--- Document text ---

How I learned to stop worrying and love the BDL168

Power Circuits 2885

Well, perhaps that’s a bit strong, but I’m coming to terms with its design flaws and the poor state of the documentation surrounding it and the PM42. I now have the first set of PM42 circuit breakers and BDL168 occupancy detectors (with two sets of RX4 “transponding receivers”) installed, and have done a bit more reading over the weekend. I’ve discovered a few things and come to a few conclusions as a result of that work, and that’s making me feel that I have a handle on this now. But I had to work through a number of issues to get to this point.

First, wire gauge: while DCC bus wires need to be heavy gauge, typically 14 to 16 gauge, to avoid voltage drop problems (particularly an issue with high-amperage currents from DCC boosters), feeders can be much smaller. Even 22 gauge is safe for 5 Amps, if the wire is short (to avoid voltage drops) and mostly in open air (to allow it to radiate heat from all that current). I was already making use of this by using Kato’s 24 ga feeders (which are safe for 3 Amps; as a result, the trip current for the PM42 will be set to 3 Amp or less). I’d planned to use 16 ga for all wiring to those feeders (which can be several feet in length) to minimize voltage drops, and not being able to attach that to the card edge connectors was a large source of frustration for me.

Digitrax doesn’t say much about wire gauge (aside from a vague reference to 12ga wire being needed “for long wires” in the PM42 manual) for these systems, and it took some digging (and some experimentation) to turn up some facts and a recommendation from Digitrax. The card edge connectors for both the PM42 and BDL168 support 20 gauge wire, although you can use 18 gauge stranded wire with some effort, if you really need to. And hidden away in Digitrax’s documentation is the intent that you’d use short wires of 20ga (or similar) from the edge connector to a terminal strip, and heavier wire from the terminal strip if you need it. They don’t actually say this anywhere obvious though, and I’d missed it on my original pass through the documents that came with the equipment (because it’s not in them).

--- Material provided ---

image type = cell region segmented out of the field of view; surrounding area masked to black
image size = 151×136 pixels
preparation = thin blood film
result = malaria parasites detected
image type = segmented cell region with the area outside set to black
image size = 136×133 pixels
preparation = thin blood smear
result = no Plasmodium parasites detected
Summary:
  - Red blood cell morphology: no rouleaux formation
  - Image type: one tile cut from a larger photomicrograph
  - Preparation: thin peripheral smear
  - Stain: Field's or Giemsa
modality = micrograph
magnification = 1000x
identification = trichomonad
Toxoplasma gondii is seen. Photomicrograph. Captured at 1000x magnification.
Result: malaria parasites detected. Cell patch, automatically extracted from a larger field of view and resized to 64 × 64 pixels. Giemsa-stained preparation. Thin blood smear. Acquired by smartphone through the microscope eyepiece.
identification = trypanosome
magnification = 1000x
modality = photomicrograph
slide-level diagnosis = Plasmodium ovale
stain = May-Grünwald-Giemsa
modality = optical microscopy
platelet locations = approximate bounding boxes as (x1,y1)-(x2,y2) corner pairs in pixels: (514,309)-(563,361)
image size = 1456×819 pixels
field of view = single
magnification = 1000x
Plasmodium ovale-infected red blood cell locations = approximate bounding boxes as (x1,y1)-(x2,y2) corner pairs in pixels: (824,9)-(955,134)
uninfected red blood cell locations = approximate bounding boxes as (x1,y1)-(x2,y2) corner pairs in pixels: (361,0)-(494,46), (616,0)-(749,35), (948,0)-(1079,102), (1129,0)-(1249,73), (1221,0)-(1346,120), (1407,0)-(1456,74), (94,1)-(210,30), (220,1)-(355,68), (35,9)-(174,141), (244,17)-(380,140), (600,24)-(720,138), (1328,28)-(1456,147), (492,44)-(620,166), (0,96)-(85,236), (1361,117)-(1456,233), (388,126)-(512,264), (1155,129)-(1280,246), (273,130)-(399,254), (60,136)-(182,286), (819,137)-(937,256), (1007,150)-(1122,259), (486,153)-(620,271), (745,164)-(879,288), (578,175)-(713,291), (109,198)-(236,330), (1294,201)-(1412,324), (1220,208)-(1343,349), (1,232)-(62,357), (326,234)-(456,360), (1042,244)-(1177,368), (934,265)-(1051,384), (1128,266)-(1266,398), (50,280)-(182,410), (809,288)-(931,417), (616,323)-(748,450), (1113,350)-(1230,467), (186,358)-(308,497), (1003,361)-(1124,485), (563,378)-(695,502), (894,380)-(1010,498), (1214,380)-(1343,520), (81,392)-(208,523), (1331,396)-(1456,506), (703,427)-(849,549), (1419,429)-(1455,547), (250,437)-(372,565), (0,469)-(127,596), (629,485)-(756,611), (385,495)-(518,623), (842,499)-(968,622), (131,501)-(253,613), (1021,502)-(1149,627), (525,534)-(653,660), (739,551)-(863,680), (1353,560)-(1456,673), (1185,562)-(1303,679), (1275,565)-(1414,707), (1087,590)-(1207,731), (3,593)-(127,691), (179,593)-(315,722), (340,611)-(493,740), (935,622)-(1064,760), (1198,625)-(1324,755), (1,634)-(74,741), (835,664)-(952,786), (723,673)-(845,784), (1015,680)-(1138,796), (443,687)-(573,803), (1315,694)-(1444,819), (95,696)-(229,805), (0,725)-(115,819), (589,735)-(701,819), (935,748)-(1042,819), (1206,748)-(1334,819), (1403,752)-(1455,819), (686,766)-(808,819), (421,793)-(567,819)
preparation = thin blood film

---

Written tasks
**A)** Using the text on the BDL168 and PM42 wiring, decide whether each statement agrees with it: (i) Kato's 24 ga feeders are safe for 3 Amps; (ii) the card edge connectors for the PM42 and BDL168 support 14 gauge wire; (iii) the recommendation to use short 20ga wires to a terminal strip appears in the documents that came with the equipment. Answer yes or no for each and quote the deciding words.
**B)** Reproduce the records from their first line through the line with "image size = 136×133 pixels", both ends included.

Final results
**A)**
(i) Yes: "Kato’s 24 ga feeders (which are safe for 3 Amps"
(ii) No: "The card edge connectors for both the PM42 and BDL168 support 20 gauge wire"
(iii) No: "I’d missed it on my original pass through the documents that came with the equipment (because it’s not in them)"

**B)**
image type = cell region segmented out of the field of view; surrounding area masked to black
image size = 151×136 pixels
preparation = thin blood film
result = malaria parasites detected
image type = segmented cell region with the area outside set to black
image size = 136×133 pixels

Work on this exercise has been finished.